埼玉県川口市いじめ不登校訴訟:市が処分した「体罰」案件を市自身が否定

埼玉県川口市立中学校に在学していた元生徒が、「在学中、所属していたサッカー部の部員からいじめを受け、また顧問教員も不適切な対応をおこなったことで不登校に追い込まれた」として川口市を相手取って損害賠償を求めている訴訟で、川口市側が顧問教員の「体罰」を否定するような書類を裁判所に提出していたことが、2020年7月29日に判明した。

2016年に、当該顧問教員が原告生徒を殴るなどし、こぶを負わせるなどした。川口市教育委員会が調査をおこない、当該事案は「体罰」であると認定し、市教委が教員を文書訓告処分にしている。また教諭の「体罰」が不登校の一因となったとも指摘した。

この事件について、川口市が裁判所に提出した書面では、「身体接触による励ましであり、元生徒は喜んでいた」と記載されていたという。

原告側弁護士が裁判協議の際に、「市教委が教諭を処分し、市の内部書面も残り、新聞報道もされたことを否認するのか」と市側の弁護士に問いただした。すると市側は「否認する」と回答したという。

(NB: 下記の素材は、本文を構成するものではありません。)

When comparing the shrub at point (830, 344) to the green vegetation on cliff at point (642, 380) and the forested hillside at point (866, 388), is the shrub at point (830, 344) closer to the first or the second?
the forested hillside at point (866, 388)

非を認めず、生徒側を貶めるためには何でもやるかのような、悪質な対応だといわざるをえない。この事件に関してはこれまでも、「市教委が嘘の文書を作成し、開示請求で原告側が内容を把握して訂正を申し入れても放置」「市議会で議題になった際に虚偽答弁をした疑惑が浮上」など、市側がおかしな対応を繰り返してきて問題になっている。

嘘に嘘を積み重ねて加害者を守り、また学校側の不適切な対応を隠蔽しようとするなど、もってのほかである。